Here we re are using simple linear regression on the
Auto
data set. We use the lm()
function to
perform a simple linear regression with mpg
as the response
and horsepower
as the predictor. We use the
summary
function to print the results.
# first we load the dataset
library(ISLR2)
## Warning: package 'ISLR2' was built under R version 4.4.2
df_auto <- Auto
head(df_auto)
#fit the simple linear regression model
model <- lm(mpg ~ horsepower, data=df_auto)
#print the summary of the model
summary(model)
##
## Call:
## lm(formula = mpg ~ horsepower, data = df_auto)
##
## Residuals:
## Min 1Q Median 3Q Max
## -13.5710 -3.2592 -0.3435 2.7630 16.9240
##
## Coefficients:
## Estimate Std.

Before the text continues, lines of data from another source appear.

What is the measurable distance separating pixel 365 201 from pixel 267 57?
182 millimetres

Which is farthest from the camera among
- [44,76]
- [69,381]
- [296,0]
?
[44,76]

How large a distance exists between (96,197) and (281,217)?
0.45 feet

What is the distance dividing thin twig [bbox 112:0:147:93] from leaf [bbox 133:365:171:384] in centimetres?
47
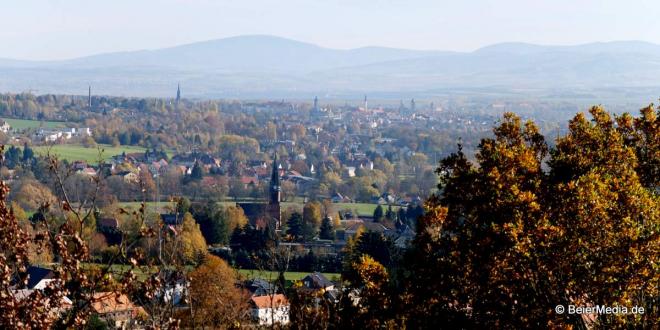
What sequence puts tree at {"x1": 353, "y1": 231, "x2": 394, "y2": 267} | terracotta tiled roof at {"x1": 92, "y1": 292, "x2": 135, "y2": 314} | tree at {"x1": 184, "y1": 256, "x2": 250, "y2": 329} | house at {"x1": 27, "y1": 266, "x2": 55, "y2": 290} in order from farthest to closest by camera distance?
tree at {"x1": 353, "y1": 231, "x2": 394, "y2": 267} → house at {"x1": 27, "y1": 266, "x2": 55, "y2": 290} → tree at {"x1": 184, "y1": 256, "x2": 250, "y2": 329} → terracotta tiled roof at {"x1": 92, "y1": 292, "x2": 135, "y2": 314}

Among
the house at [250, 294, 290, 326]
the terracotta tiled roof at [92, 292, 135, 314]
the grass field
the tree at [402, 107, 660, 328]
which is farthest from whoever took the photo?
the grass field

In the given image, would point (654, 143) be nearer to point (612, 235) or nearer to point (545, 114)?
point (612, 235)

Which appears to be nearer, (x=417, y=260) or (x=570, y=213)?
(x=570, y=213)

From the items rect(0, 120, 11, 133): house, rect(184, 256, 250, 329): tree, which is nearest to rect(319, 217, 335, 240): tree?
rect(184, 256, 250, 329): tree

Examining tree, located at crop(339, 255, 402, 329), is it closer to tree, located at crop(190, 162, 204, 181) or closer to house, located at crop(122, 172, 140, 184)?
house, located at crop(122, 172, 140, 184)

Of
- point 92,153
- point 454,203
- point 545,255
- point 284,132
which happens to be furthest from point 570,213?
point 284,132

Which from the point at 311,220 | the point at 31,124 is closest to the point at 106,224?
the point at 311,220

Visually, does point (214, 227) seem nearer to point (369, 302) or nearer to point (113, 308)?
point (369, 302)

Error t value Pr(>|t|)
## (Intercept) 39.935861 0.717499 55.66 <2e-16 ***
## horsepower -0.157845 0.006446 -24.49 <2e-16 ***
## ---
## Signif. codes: 0 '***' 0.001 '**' 0.01 '*' 0.05 '.' 0.1 ' ' 1
##
## Residual standard error: 4.906 on 390 degrees of freedom
## Multiple R-squared: 0.6059, Adjusted R-squared: 0.6049
## F-statistic: 599.7 on 1 and 390 DF, p-value: < 2.2e-16
Is there a relationship between the predictor and the response?
Yes, there exist a relationship between horsepower predictor variable
and mpg response variable. We know this by looking at the
p-value
from the regression summary of the coefficient
associated with horsepower which is 2 x 10-16
. Since the
p-value is extremely small, this implies that there is a statistically
significant relationship between the two.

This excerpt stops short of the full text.